Given ACH50, a natural infiltration rate (resulting from wind and temperature effects) can be estimated for your home. In Florida’s climate, ACH50 measures can be divided by 40 to yield an expected natural infiltration rate, measured as “ACH” (Cummings, Moyer, and Tooley, 1990). For example, if ACH50 = 10 for a Florida home, then the estimate for its natural infiltration rate would be 10/40, or 0.25 ach. This means that under normal wind and temperature conditions, we would expect about 25% of the house air to be replaced with outdoor air each hour with no mechanical equipment running. Note that this is only an estimate of long-term average infiltration. Actual infiltration will vary considerably based on time of day and changes in wind, temperature, and humidity over the course of the day.

In the example home above, with an ACH50 of 5, the expected natural infiltration rate would be 5 divided by 40, or 0.12 ach. This means that under normal wind and temperature conditions, we would expect about 12% of the house air to be replaced with outdoor air each hour.4

How big are the air leakage sites (“holes”) in my house?

Now that you know the CFM50, which is the air flow through the building’s leak sites at a 50 Pa house pressure differential, we can determine the approximate cumulative size of the holes. The “holes” in this case are areas of air leakage. In other words, you are trying to determine the approximate size of all the air leakage sites added together. To do so, multiply the CFM50 by 0.13. In our example above, where CFM50 was 1,333, what the approximate cumulative hole size would be 1,333 times 0.13, or 173 square inches. This means that if you added all the air leak sites together in the example home you would find 173 square inches (1.18 square feet) of potential areas that need sealing, caulking, fixing, or some other sort of repair to reduce leakage.

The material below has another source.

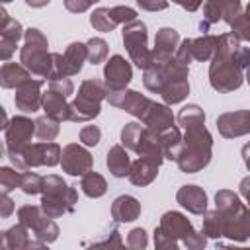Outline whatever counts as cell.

Are there any limitations to the blower door test “finding” leaks?

As helpful as the blower door test is in measuring and helping to identify areas of air leakage, it’s important to understand that the blower door test does have limitations with respect to locating all sources of leaks. For instance, sometimes indirect leaks or a combination of very small leaks can exist that cannot be easily identified with a blower door test. In such situations, other tools such as infrared thermometers or cameras (discussed later in this fact sheet) can be used to detect changes in temperature that are indicative of air leakage.

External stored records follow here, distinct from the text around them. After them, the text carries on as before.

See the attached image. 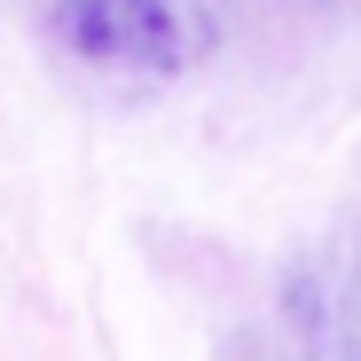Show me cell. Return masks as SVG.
Segmentation results:
<instances>
[{
	"mask_svg": "<svg viewBox=\"0 0 361 361\" xmlns=\"http://www.w3.org/2000/svg\"><path fill=\"white\" fill-rule=\"evenodd\" d=\"M55 39L87 63H165L173 8L165 0H55Z\"/></svg>",
	"mask_w": 361,
	"mask_h": 361,
	"instance_id": "1",
	"label": "cell"
}]
</instances>
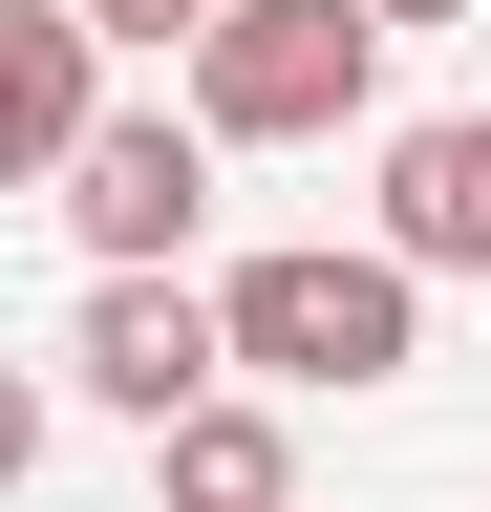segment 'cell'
Masks as SVG:
<instances>
[{
    "label": "cell",
    "mask_w": 491,
    "mask_h": 512,
    "mask_svg": "<svg viewBox=\"0 0 491 512\" xmlns=\"http://www.w3.org/2000/svg\"><path fill=\"white\" fill-rule=\"evenodd\" d=\"M235 363L257 384H299V406H363V384H406L427 363V278L385 235H299V256H235Z\"/></svg>",
    "instance_id": "1"
},
{
    "label": "cell",
    "mask_w": 491,
    "mask_h": 512,
    "mask_svg": "<svg viewBox=\"0 0 491 512\" xmlns=\"http://www.w3.org/2000/svg\"><path fill=\"white\" fill-rule=\"evenodd\" d=\"M363 107H385V22H363V0H235L214 64H193L214 150H342Z\"/></svg>",
    "instance_id": "2"
},
{
    "label": "cell",
    "mask_w": 491,
    "mask_h": 512,
    "mask_svg": "<svg viewBox=\"0 0 491 512\" xmlns=\"http://www.w3.org/2000/svg\"><path fill=\"white\" fill-rule=\"evenodd\" d=\"M65 384H86V406H129V427L171 448L193 406H235V299H193V278H86Z\"/></svg>",
    "instance_id": "3"
},
{
    "label": "cell",
    "mask_w": 491,
    "mask_h": 512,
    "mask_svg": "<svg viewBox=\"0 0 491 512\" xmlns=\"http://www.w3.org/2000/svg\"><path fill=\"white\" fill-rule=\"evenodd\" d=\"M193 214H214V128H193V107H129V128L65 171V235L107 256V278H171V256H193Z\"/></svg>",
    "instance_id": "4"
},
{
    "label": "cell",
    "mask_w": 491,
    "mask_h": 512,
    "mask_svg": "<svg viewBox=\"0 0 491 512\" xmlns=\"http://www.w3.org/2000/svg\"><path fill=\"white\" fill-rule=\"evenodd\" d=\"M107 128H129V107H107V22H86V0H0V171L65 192Z\"/></svg>",
    "instance_id": "5"
},
{
    "label": "cell",
    "mask_w": 491,
    "mask_h": 512,
    "mask_svg": "<svg viewBox=\"0 0 491 512\" xmlns=\"http://www.w3.org/2000/svg\"><path fill=\"white\" fill-rule=\"evenodd\" d=\"M385 256L406 278H491V107L385 128Z\"/></svg>",
    "instance_id": "6"
},
{
    "label": "cell",
    "mask_w": 491,
    "mask_h": 512,
    "mask_svg": "<svg viewBox=\"0 0 491 512\" xmlns=\"http://www.w3.org/2000/svg\"><path fill=\"white\" fill-rule=\"evenodd\" d=\"M150 491L171 512H299V448H278V406H193L150 448Z\"/></svg>",
    "instance_id": "7"
},
{
    "label": "cell",
    "mask_w": 491,
    "mask_h": 512,
    "mask_svg": "<svg viewBox=\"0 0 491 512\" xmlns=\"http://www.w3.org/2000/svg\"><path fill=\"white\" fill-rule=\"evenodd\" d=\"M86 22H107V43H150V64H214V22H235V0H86Z\"/></svg>",
    "instance_id": "8"
},
{
    "label": "cell",
    "mask_w": 491,
    "mask_h": 512,
    "mask_svg": "<svg viewBox=\"0 0 491 512\" xmlns=\"http://www.w3.org/2000/svg\"><path fill=\"white\" fill-rule=\"evenodd\" d=\"M363 22H385V43H406V22H470V0H363Z\"/></svg>",
    "instance_id": "9"
}]
</instances>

Testing the duct system for leaks?

There are a number of tests that can be performed to determine if duct systems in a home are working efficiently. If ducts are not installed correctly, the mechanical systems can be leaky and/or using more energy than necessary. For example, if ducts are located outside the conditioned area of the home, such as in the attic, and they are leaking, the homeowner may not realize they are paying to heat or cool the air outside their living environment.

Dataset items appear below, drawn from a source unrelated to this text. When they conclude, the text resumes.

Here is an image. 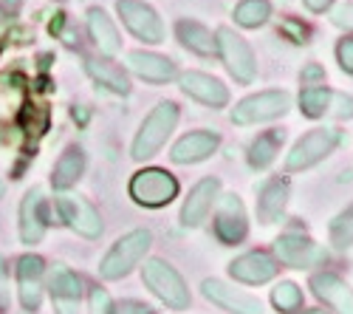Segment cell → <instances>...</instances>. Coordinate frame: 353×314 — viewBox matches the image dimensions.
<instances>
[{
  "mask_svg": "<svg viewBox=\"0 0 353 314\" xmlns=\"http://www.w3.org/2000/svg\"><path fill=\"white\" fill-rule=\"evenodd\" d=\"M283 139H285V133L277 130V128L263 130V133L252 141V145H249V164H252L254 170H266V167L277 159V153H280V148H283Z\"/></svg>",
  "mask_w": 353,
  "mask_h": 314,
  "instance_id": "4316f807",
  "label": "cell"
},
{
  "mask_svg": "<svg viewBox=\"0 0 353 314\" xmlns=\"http://www.w3.org/2000/svg\"><path fill=\"white\" fill-rule=\"evenodd\" d=\"M116 12H119L122 23L130 28V35H136L141 43H150V46L164 43V23L153 6L141 3V0H116Z\"/></svg>",
  "mask_w": 353,
  "mask_h": 314,
  "instance_id": "7c38bea8",
  "label": "cell"
},
{
  "mask_svg": "<svg viewBox=\"0 0 353 314\" xmlns=\"http://www.w3.org/2000/svg\"><path fill=\"white\" fill-rule=\"evenodd\" d=\"M3 193H6V184H3V181H0V198H3Z\"/></svg>",
  "mask_w": 353,
  "mask_h": 314,
  "instance_id": "b9f144b4",
  "label": "cell"
},
{
  "mask_svg": "<svg viewBox=\"0 0 353 314\" xmlns=\"http://www.w3.org/2000/svg\"><path fill=\"white\" fill-rule=\"evenodd\" d=\"M212 226H215V235H218V241L223 246H238V244L246 241V235H249V215H246V207L241 202V195H234V193L218 195Z\"/></svg>",
  "mask_w": 353,
  "mask_h": 314,
  "instance_id": "9c48e42d",
  "label": "cell"
},
{
  "mask_svg": "<svg viewBox=\"0 0 353 314\" xmlns=\"http://www.w3.org/2000/svg\"><path fill=\"white\" fill-rule=\"evenodd\" d=\"M128 68L144 79V82H153V85H161V82H170L175 77V63L167 60L161 54H153V51H130L128 54Z\"/></svg>",
  "mask_w": 353,
  "mask_h": 314,
  "instance_id": "7402d4cb",
  "label": "cell"
},
{
  "mask_svg": "<svg viewBox=\"0 0 353 314\" xmlns=\"http://www.w3.org/2000/svg\"><path fill=\"white\" fill-rule=\"evenodd\" d=\"M88 314H116V303L102 286L88 289Z\"/></svg>",
  "mask_w": 353,
  "mask_h": 314,
  "instance_id": "1f68e13d",
  "label": "cell"
},
{
  "mask_svg": "<svg viewBox=\"0 0 353 314\" xmlns=\"http://www.w3.org/2000/svg\"><path fill=\"white\" fill-rule=\"evenodd\" d=\"M201 292L210 303H215L218 308L229 311V314H263V303L241 289L229 286V283L218 280V277H210L201 283Z\"/></svg>",
  "mask_w": 353,
  "mask_h": 314,
  "instance_id": "2e32d148",
  "label": "cell"
},
{
  "mask_svg": "<svg viewBox=\"0 0 353 314\" xmlns=\"http://www.w3.org/2000/svg\"><path fill=\"white\" fill-rule=\"evenodd\" d=\"M46 292V261L28 252L17 261V297L26 311H40Z\"/></svg>",
  "mask_w": 353,
  "mask_h": 314,
  "instance_id": "5bb4252c",
  "label": "cell"
},
{
  "mask_svg": "<svg viewBox=\"0 0 353 314\" xmlns=\"http://www.w3.org/2000/svg\"><path fill=\"white\" fill-rule=\"evenodd\" d=\"M116 314H156V308L141 300H122L116 303Z\"/></svg>",
  "mask_w": 353,
  "mask_h": 314,
  "instance_id": "74e56055",
  "label": "cell"
},
{
  "mask_svg": "<svg viewBox=\"0 0 353 314\" xmlns=\"http://www.w3.org/2000/svg\"><path fill=\"white\" fill-rule=\"evenodd\" d=\"M48 213H51V204L40 187H32L23 195V202H20V241L23 244L34 246L46 238L48 224H51Z\"/></svg>",
  "mask_w": 353,
  "mask_h": 314,
  "instance_id": "4fadbf2b",
  "label": "cell"
},
{
  "mask_svg": "<svg viewBox=\"0 0 353 314\" xmlns=\"http://www.w3.org/2000/svg\"><path fill=\"white\" fill-rule=\"evenodd\" d=\"M46 289L54 303V314H82V297H85V280L68 269L65 264H54L48 272Z\"/></svg>",
  "mask_w": 353,
  "mask_h": 314,
  "instance_id": "8fae6325",
  "label": "cell"
},
{
  "mask_svg": "<svg viewBox=\"0 0 353 314\" xmlns=\"http://www.w3.org/2000/svg\"><path fill=\"white\" fill-rule=\"evenodd\" d=\"M179 117H181V110L175 102H159L150 113L144 117L136 139H133V159L136 161H144V159H153L161 148H164V141L172 136L175 125H179Z\"/></svg>",
  "mask_w": 353,
  "mask_h": 314,
  "instance_id": "6da1fadb",
  "label": "cell"
},
{
  "mask_svg": "<svg viewBox=\"0 0 353 314\" xmlns=\"http://www.w3.org/2000/svg\"><path fill=\"white\" fill-rule=\"evenodd\" d=\"M85 71H88V77H91L97 85L108 88L110 94H119V97L130 94V77H128V71L122 66H116L113 60H108V57H102V60H97V57L85 60Z\"/></svg>",
  "mask_w": 353,
  "mask_h": 314,
  "instance_id": "cb8c5ba5",
  "label": "cell"
},
{
  "mask_svg": "<svg viewBox=\"0 0 353 314\" xmlns=\"http://www.w3.org/2000/svg\"><path fill=\"white\" fill-rule=\"evenodd\" d=\"M288 193H291V184L285 176H274V179H266L257 190V218L260 224H277L283 221L285 215V204H288Z\"/></svg>",
  "mask_w": 353,
  "mask_h": 314,
  "instance_id": "44dd1931",
  "label": "cell"
},
{
  "mask_svg": "<svg viewBox=\"0 0 353 314\" xmlns=\"http://www.w3.org/2000/svg\"><path fill=\"white\" fill-rule=\"evenodd\" d=\"M305 6L311 9V12H325V9H331L334 6V0H305Z\"/></svg>",
  "mask_w": 353,
  "mask_h": 314,
  "instance_id": "ab89813d",
  "label": "cell"
},
{
  "mask_svg": "<svg viewBox=\"0 0 353 314\" xmlns=\"http://www.w3.org/2000/svg\"><path fill=\"white\" fill-rule=\"evenodd\" d=\"M150 244H153L150 230H130L128 235H122L119 241L108 249V255L99 264V277L102 280H122V277H128L141 264V258L147 255V249H150Z\"/></svg>",
  "mask_w": 353,
  "mask_h": 314,
  "instance_id": "7a4b0ae2",
  "label": "cell"
},
{
  "mask_svg": "<svg viewBox=\"0 0 353 314\" xmlns=\"http://www.w3.org/2000/svg\"><path fill=\"white\" fill-rule=\"evenodd\" d=\"M288 108H291V97L285 91H260V94L241 99L232 108V122L241 128L272 122V119L283 117V113H288Z\"/></svg>",
  "mask_w": 353,
  "mask_h": 314,
  "instance_id": "52a82bcc",
  "label": "cell"
},
{
  "mask_svg": "<svg viewBox=\"0 0 353 314\" xmlns=\"http://www.w3.org/2000/svg\"><path fill=\"white\" fill-rule=\"evenodd\" d=\"M297 314H331V311H325V308H305V311H297Z\"/></svg>",
  "mask_w": 353,
  "mask_h": 314,
  "instance_id": "60d3db41",
  "label": "cell"
},
{
  "mask_svg": "<svg viewBox=\"0 0 353 314\" xmlns=\"http://www.w3.org/2000/svg\"><path fill=\"white\" fill-rule=\"evenodd\" d=\"M328 235H331V244L336 249H350L353 246V207L342 210L331 226H328Z\"/></svg>",
  "mask_w": 353,
  "mask_h": 314,
  "instance_id": "4dcf8cb0",
  "label": "cell"
},
{
  "mask_svg": "<svg viewBox=\"0 0 353 314\" xmlns=\"http://www.w3.org/2000/svg\"><path fill=\"white\" fill-rule=\"evenodd\" d=\"M181 91L190 97V99H195V102H201V105H207V108H223L226 102H229V91H226V85L221 82V79H215V77H210V74H203V71H187V74H181Z\"/></svg>",
  "mask_w": 353,
  "mask_h": 314,
  "instance_id": "d6986e66",
  "label": "cell"
},
{
  "mask_svg": "<svg viewBox=\"0 0 353 314\" xmlns=\"http://www.w3.org/2000/svg\"><path fill=\"white\" fill-rule=\"evenodd\" d=\"M128 193L139 207L159 210L167 207L172 198H179V179L164 167H144L139 173H133Z\"/></svg>",
  "mask_w": 353,
  "mask_h": 314,
  "instance_id": "277c9868",
  "label": "cell"
},
{
  "mask_svg": "<svg viewBox=\"0 0 353 314\" xmlns=\"http://www.w3.org/2000/svg\"><path fill=\"white\" fill-rule=\"evenodd\" d=\"M141 280L167 308H175V311L190 308V303H192L190 289H187L184 277L179 275V269H175L172 264H167L161 258H150L141 269Z\"/></svg>",
  "mask_w": 353,
  "mask_h": 314,
  "instance_id": "3957f363",
  "label": "cell"
},
{
  "mask_svg": "<svg viewBox=\"0 0 353 314\" xmlns=\"http://www.w3.org/2000/svg\"><path fill=\"white\" fill-rule=\"evenodd\" d=\"M88 35H91L94 46L99 48L102 57H108V60L122 51V37H119V32H116V23L99 6L88 9Z\"/></svg>",
  "mask_w": 353,
  "mask_h": 314,
  "instance_id": "603a6c76",
  "label": "cell"
},
{
  "mask_svg": "<svg viewBox=\"0 0 353 314\" xmlns=\"http://www.w3.org/2000/svg\"><path fill=\"white\" fill-rule=\"evenodd\" d=\"M54 210L57 215L63 218V224L68 230H74L77 235L88 238V241H97L102 235V215L97 213V207L88 202L82 195H74V193H63L60 198L54 202Z\"/></svg>",
  "mask_w": 353,
  "mask_h": 314,
  "instance_id": "ba28073f",
  "label": "cell"
},
{
  "mask_svg": "<svg viewBox=\"0 0 353 314\" xmlns=\"http://www.w3.org/2000/svg\"><path fill=\"white\" fill-rule=\"evenodd\" d=\"M12 303V289H9V266H6V258L0 252V311H6Z\"/></svg>",
  "mask_w": 353,
  "mask_h": 314,
  "instance_id": "e575fe53",
  "label": "cell"
},
{
  "mask_svg": "<svg viewBox=\"0 0 353 314\" xmlns=\"http://www.w3.org/2000/svg\"><path fill=\"white\" fill-rule=\"evenodd\" d=\"M342 130L336 128H314L305 136H300L294 141V148L285 156V170L294 173V170H308L314 164H319L325 156L334 153V148L339 145Z\"/></svg>",
  "mask_w": 353,
  "mask_h": 314,
  "instance_id": "8992f818",
  "label": "cell"
},
{
  "mask_svg": "<svg viewBox=\"0 0 353 314\" xmlns=\"http://www.w3.org/2000/svg\"><path fill=\"white\" fill-rule=\"evenodd\" d=\"M269 17H272L269 0H241L234 6V23L243 28H260V26H266Z\"/></svg>",
  "mask_w": 353,
  "mask_h": 314,
  "instance_id": "f1b7e54d",
  "label": "cell"
},
{
  "mask_svg": "<svg viewBox=\"0 0 353 314\" xmlns=\"http://www.w3.org/2000/svg\"><path fill=\"white\" fill-rule=\"evenodd\" d=\"M215 48H218V54H221L226 71H229L234 79H238L241 85L254 82V77H257L254 51H252V46H249L238 32H232L229 26H221L218 32H215Z\"/></svg>",
  "mask_w": 353,
  "mask_h": 314,
  "instance_id": "5b68a950",
  "label": "cell"
},
{
  "mask_svg": "<svg viewBox=\"0 0 353 314\" xmlns=\"http://www.w3.org/2000/svg\"><path fill=\"white\" fill-rule=\"evenodd\" d=\"M218 145H221V136L215 130H192L175 141L170 159L175 164H198L203 159H210L218 150Z\"/></svg>",
  "mask_w": 353,
  "mask_h": 314,
  "instance_id": "ffe728a7",
  "label": "cell"
},
{
  "mask_svg": "<svg viewBox=\"0 0 353 314\" xmlns=\"http://www.w3.org/2000/svg\"><path fill=\"white\" fill-rule=\"evenodd\" d=\"M334 94L328 85H314V88H303L300 94V110L308 119H325L331 117V105H334Z\"/></svg>",
  "mask_w": 353,
  "mask_h": 314,
  "instance_id": "83f0119b",
  "label": "cell"
},
{
  "mask_svg": "<svg viewBox=\"0 0 353 314\" xmlns=\"http://www.w3.org/2000/svg\"><path fill=\"white\" fill-rule=\"evenodd\" d=\"M331 20H334V26H339V28H347V32H353V3H339V6L334 9Z\"/></svg>",
  "mask_w": 353,
  "mask_h": 314,
  "instance_id": "d590c367",
  "label": "cell"
},
{
  "mask_svg": "<svg viewBox=\"0 0 353 314\" xmlns=\"http://www.w3.org/2000/svg\"><path fill=\"white\" fill-rule=\"evenodd\" d=\"M221 195V181L218 179H201L190 195L184 198V207H181V226H187V230H195V226H201L203 221H207L210 210L215 207Z\"/></svg>",
  "mask_w": 353,
  "mask_h": 314,
  "instance_id": "e0dca14e",
  "label": "cell"
},
{
  "mask_svg": "<svg viewBox=\"0 0 353 314\" xmlns=\"http://www.w3.org/2000/svg\"><path fill=\"white\" fill-rule=\"evenodd\" d=\"M85 173V150L71 145L63 150V156L57 159L54 164V173H51V184L54 190H60V193H68Z\"/></svg>",
  "mask_w": 353,
  "mask_h": 314,
  "instance_id": "d4e9b609",
  "label": "cell"
},
{
  "mask_svg": "<svg viewBox=\"0 0 353 314\" xmlns=\"http://www.w3.org/2000/svg\"><path fill=\"white\" fill-rule=\"evenodd\" d=\"M283 32L291 35L294 43H308V28L303 23H297V20H285L283 23Z\"/></svg>",
  "mask_w": 353,
  "mask_h": 314,
  "instance_id": "f35d334b",
  "label": "cell"
},
{
  "mask_svg": "<svg viewBox=\"0 0 353 314\" xmlns=\"http://www.w3.org/2000/svg\"><path fill=\"white\" fill-rule=\"evenodd\" d=\"M300 79H303L305 88H314V85H325V68L316 66V63H311L308 68H303Z\"/></svg>",
  "mask_w": 353,
  "mask_h": 314,
  "instance_id": "8d00e7d4",
  "label": "cell"
},
{
  "mask_svg": "<svg viewBox=\"0 0 353 314\" xmlns=\"http://www.w3.org/2000/svg\"><path fill=\"white\" fill-rule=\"evenodd\" d=\"M336 60H339V68L345 74H353V35H345L336 43Z\"/></svg>",
  "mask_w": 353,
  "mask_h": 314,
  "instance_id": "d6a6232c",
  "label": "cell"
},
{
  "mask_svg": "<svg viewBox=\"0 0 353 314\" xmlns=\"http://www.w3.org/2000/svg\"><path fill=\"white\" fill-rule=\"evenodd\" d=\"M308 286L314 295L336 314H353V289L336 275V272H316L311 275Z\"/></svg>",
  "mask_w": 353,
  "mask_h": 314,
  "instance_id": "ac0fdd59",
  "label": "cell"
},
{
  "mask_svg": "<svg viewBox=\"0 0 353 314\" xmlns=\"http://www.w3.org/2000/svg\"><path fill=\"white\" fill-rule=\"evenodd\" d=\"M274 258L277 264L291 269H311L328 264V249L303 233H285L274 241Z\"/></svg>",
  "mask_w": 353,
  "mask_h": 314,
  "instance_id": "30bf717a",
  "label": "cell"
},
{
  "mask_svg": "<svg viewBox=\"0 0 353 314\" xmlns=\"http://www.w3.org/2000/svg\"><path fill=\"white\" fill-rule=\"evenodd\" d=\"M277 272H280L277 258L269 255V252H263V249L243 252L241 258H234L229 264V275L238 283H246V286H263V283L274 280Z\"/></svg>",
  "mask_w": 353,
  "mask_h": 314,
  "instance_id": "9a60e30c",
  "label": "cell"
},
{
  "mask_svg": "<svg viewBox=\"0 0 353 314\" xmlns=\"http://www.w3.org/2000/svg\"><path fill=\"white\" fill-rule=\"evenodd\" d=\"M331 117L336 119H353V97L347 94H334V105H331Z\"/></svg>",
  "mask_w": 353,
  "mask_h": 314,
  "instance_id": "836d02e7",
  "label": "cell"
},
{
  "mask_svg": "<svg viewBox=\"0 0 353 314\" xmlns=\"http://www.w3.org/2000/svg\"><path fill=\"white\" fill-rule=\"evenodd\" d=\"M303 300H305V295L294 280H280L272 289V306L280 314H297L303 308Z\"/></svg>",
  "mask_w": 353,
  "mask_h": 314,
  "instance_id": "f546056e",
  "label": "cell"
},
{
  "mask_svg": "<svg viewBox=\"0 0 353 314\" xmlns=\"http://www.w3.org/2000/svg\"><path fill=\"white\" fill-rule=\"evenodd\" d=\"M175 35H179L184 48H190V51H195L201 57H210V54L218 51L215 48V35L210 32L207 26H201L195 20H179L175 23Z\"/></svg>",
  "mask_w": 353,
  "mask_h": 314,
  "instance_id": "484cf974",
  "label": "cell"
}]
</instances>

We use a tool referred to as a duct airtightness tester that can depressurize or pressurize the duct systems and determine the amount of air leakage. The use of a pressure pan in conjunction with the blower door can isolate where ducts are “leaky”.  This test and/or a “smoke” test can be used to help locate duct leaks once a duct airtightness test determines that sealing would be warranted.